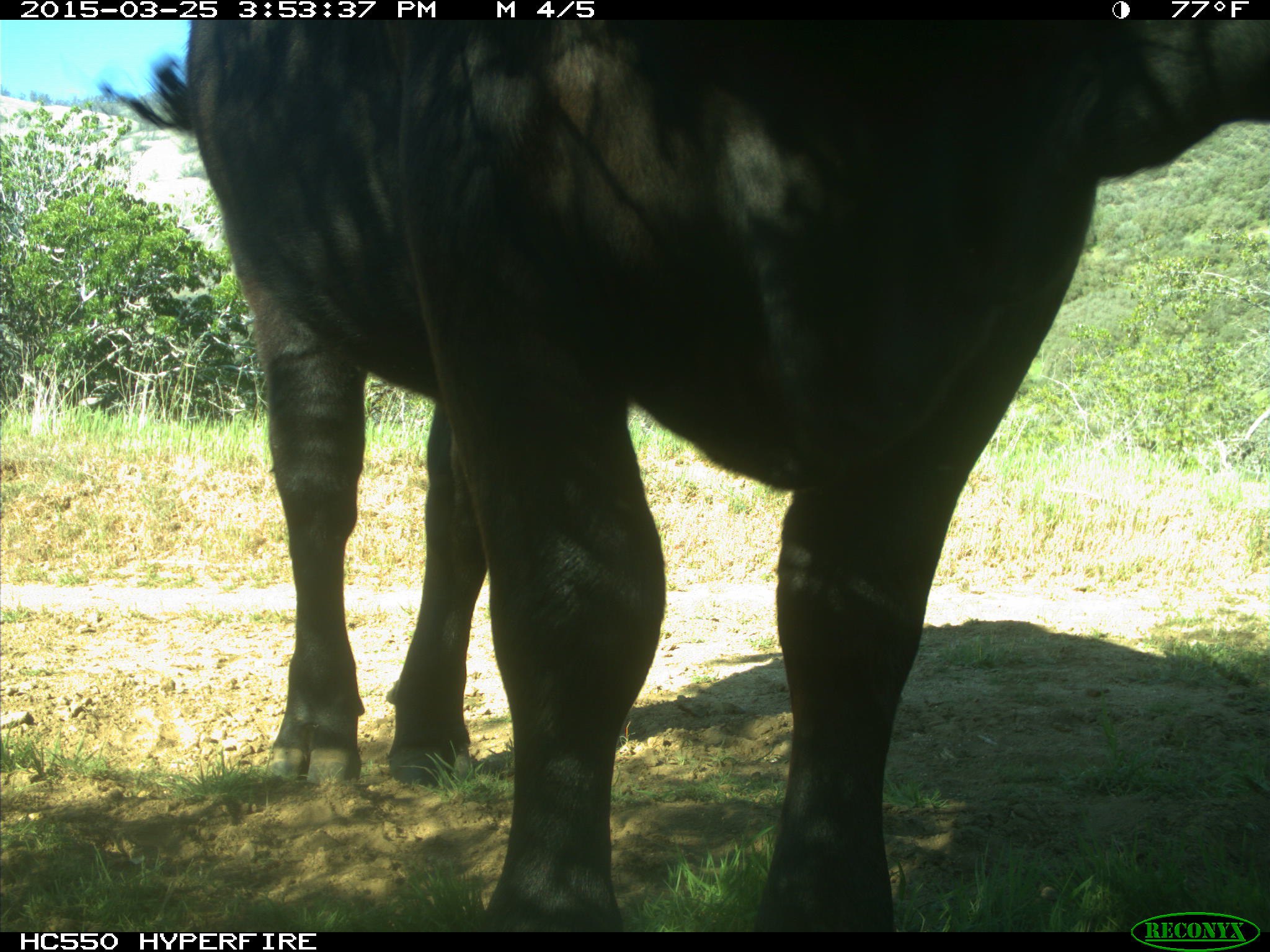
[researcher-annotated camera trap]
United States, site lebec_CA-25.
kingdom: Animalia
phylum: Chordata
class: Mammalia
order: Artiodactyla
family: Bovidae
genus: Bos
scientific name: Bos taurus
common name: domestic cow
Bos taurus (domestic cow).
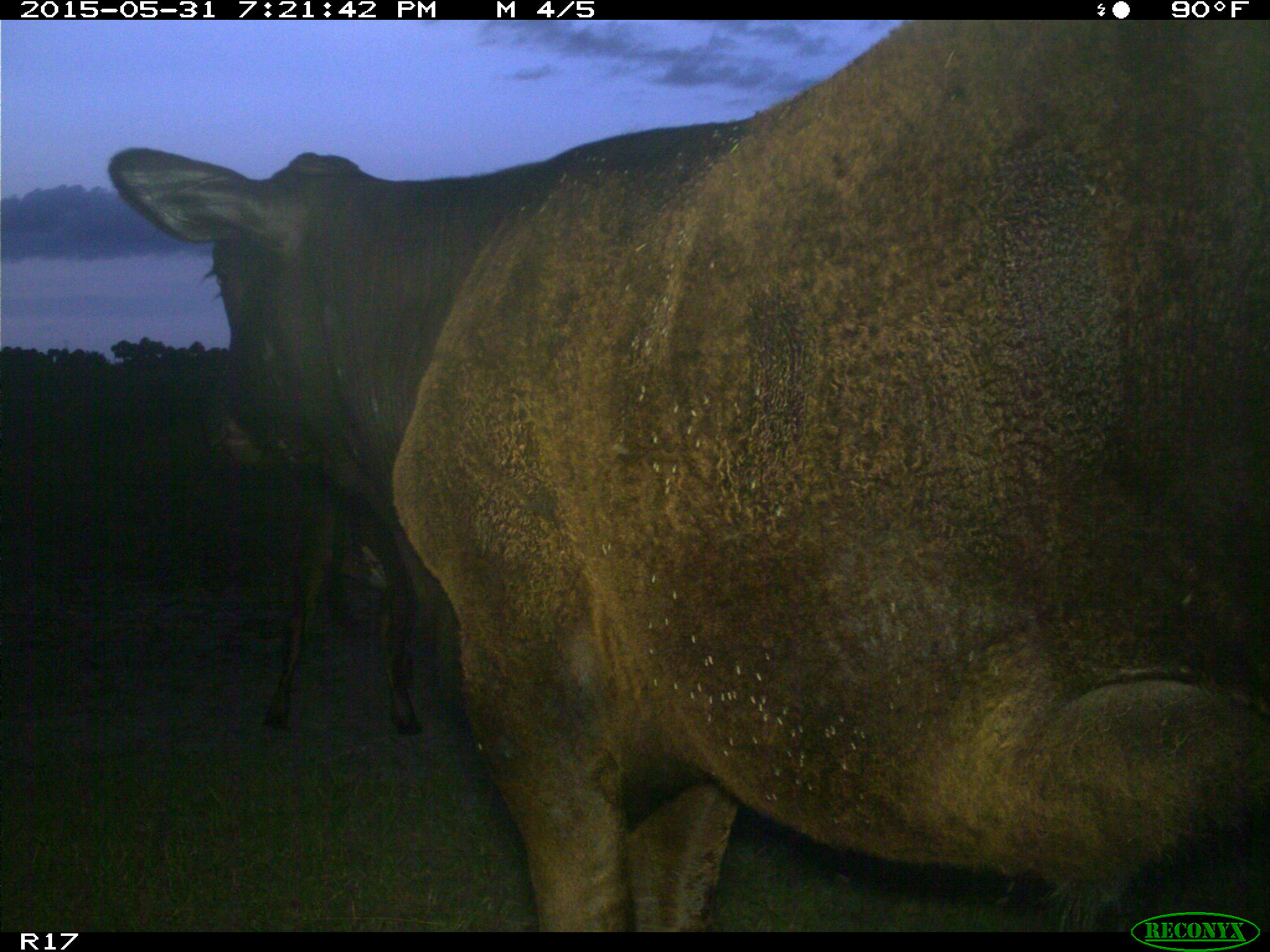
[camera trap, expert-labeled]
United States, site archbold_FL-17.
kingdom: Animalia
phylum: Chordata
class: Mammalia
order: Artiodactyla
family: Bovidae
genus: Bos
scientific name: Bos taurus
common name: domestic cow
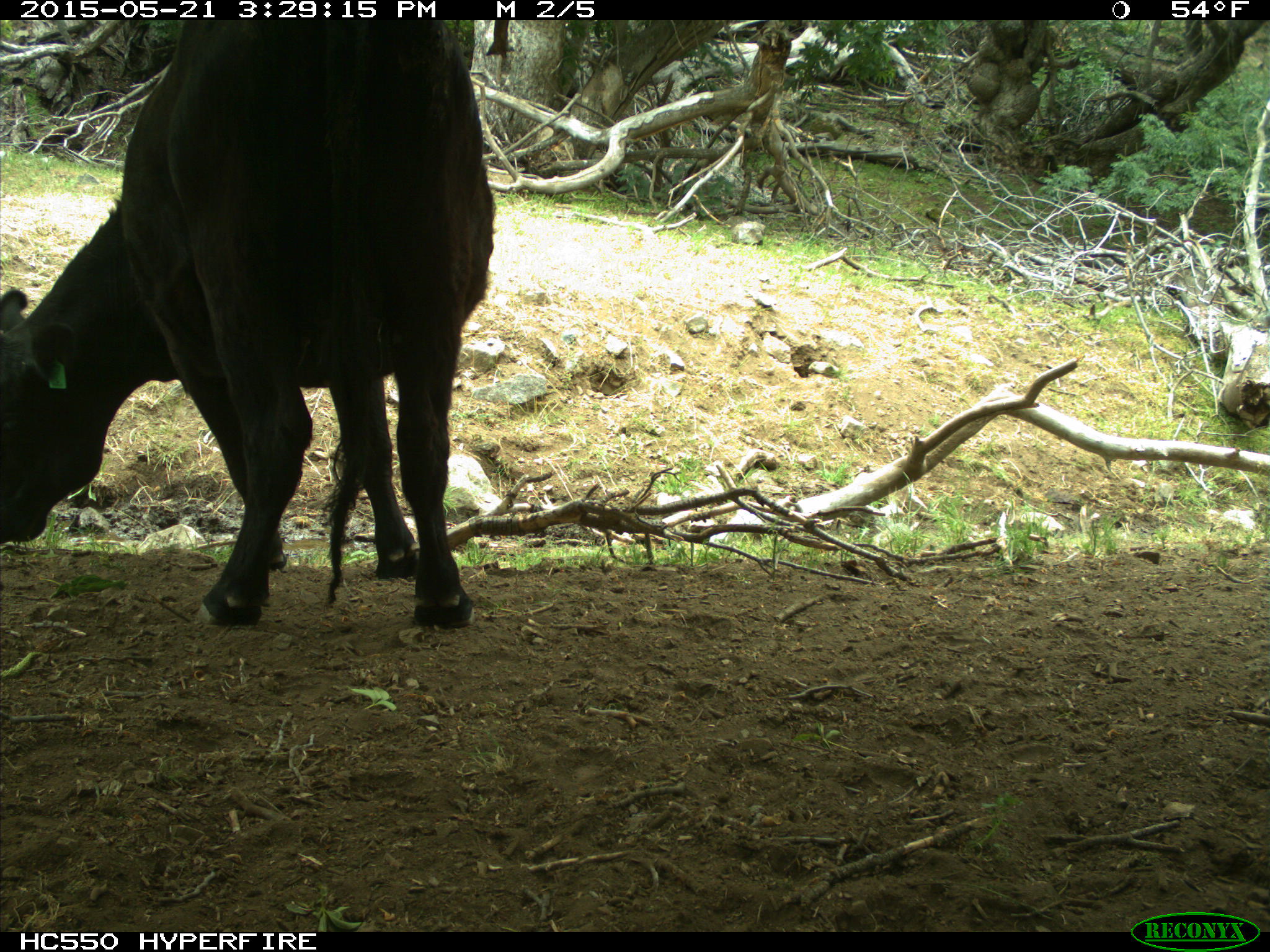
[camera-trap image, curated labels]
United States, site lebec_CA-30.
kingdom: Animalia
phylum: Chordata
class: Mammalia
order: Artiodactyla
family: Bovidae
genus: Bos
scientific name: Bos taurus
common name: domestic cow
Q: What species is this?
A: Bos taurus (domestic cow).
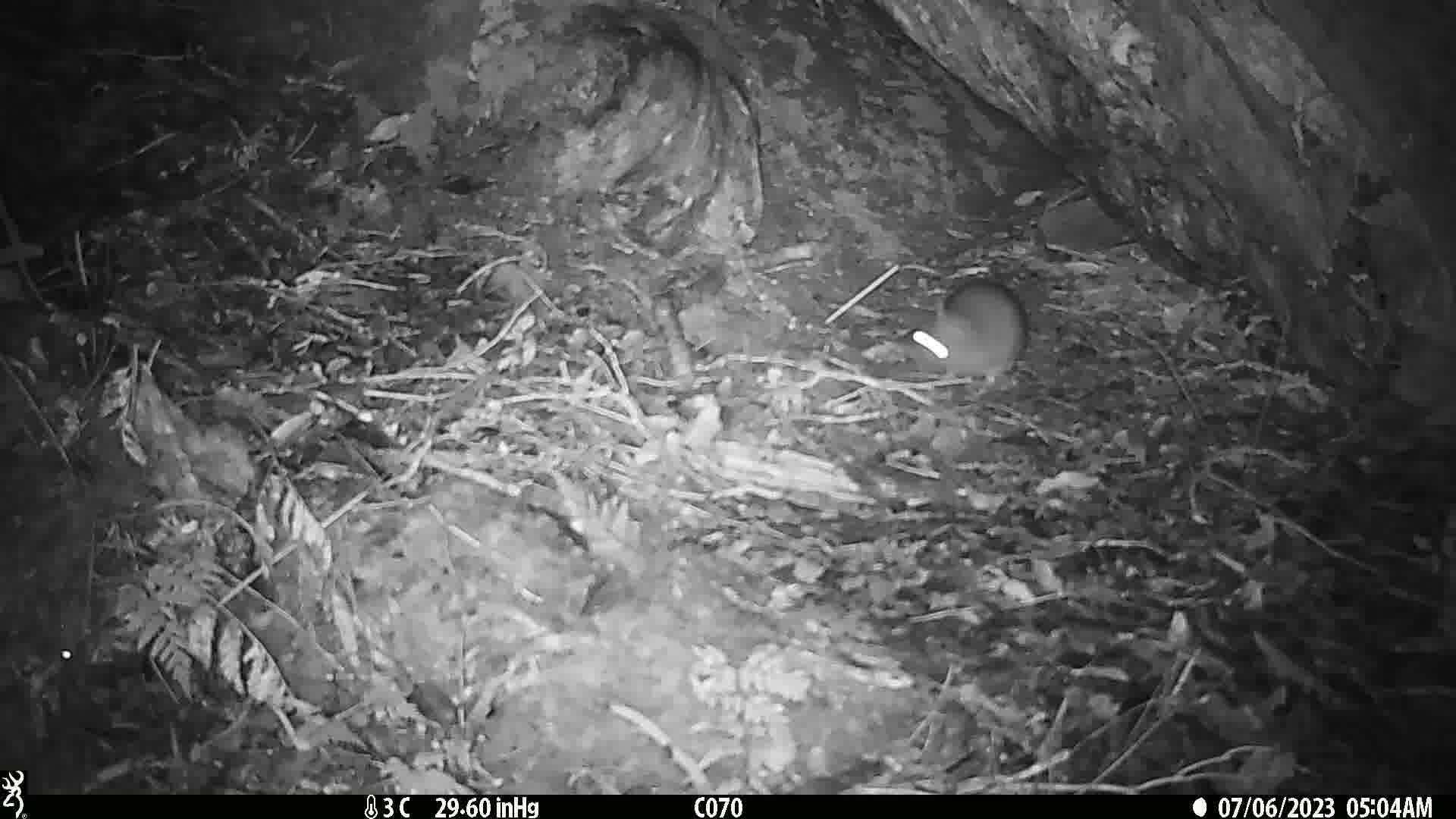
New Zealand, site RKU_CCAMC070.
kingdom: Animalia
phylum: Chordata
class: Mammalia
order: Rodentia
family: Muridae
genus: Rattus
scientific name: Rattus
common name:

....

▶ [EXERCISE AIM] For the records above, output each one exactly and skip any image.

▶ [ANSWER AREA]
[researcher-annotated camera trap]
United States, site lebec_CA-25.
kingdom: Animalia
phylum: Chordata
class: Mammalia
order: Artiodactyla
family: Bovidae
genus: Bos
scientific name: Bos taurus
common name: domestic cow
Bos taurus (domestic cow).
[camera trap, expert-labeled]
United States, site archbold_FL-17.
kingdom: Animalia
phylum: Chordata
class: Mammalia
order: Artiodactyla
family: Bovidae
genus: Bos
scientific name: Bos taurus
common name: domestic cow
[camera-trap image, curated labels]
United States, site lebec_CA-30.
kingdom: Animalia
phylum: Chordata
class: Mammalia
order: Artiodactyla
family: Bovidae
genus: Bos
scientific name: Bos taurus
common name: domestic cow
Q: What species is this?
A: Bos taurus (domestic cow).
New Zealand, site RKU_CCAMC070.
kingdom: Animalia
phylum: Chordata
class: Mammalia
order: Rodentia
family: Muridae
genus: Rattus
scientific name: Rattus
common name:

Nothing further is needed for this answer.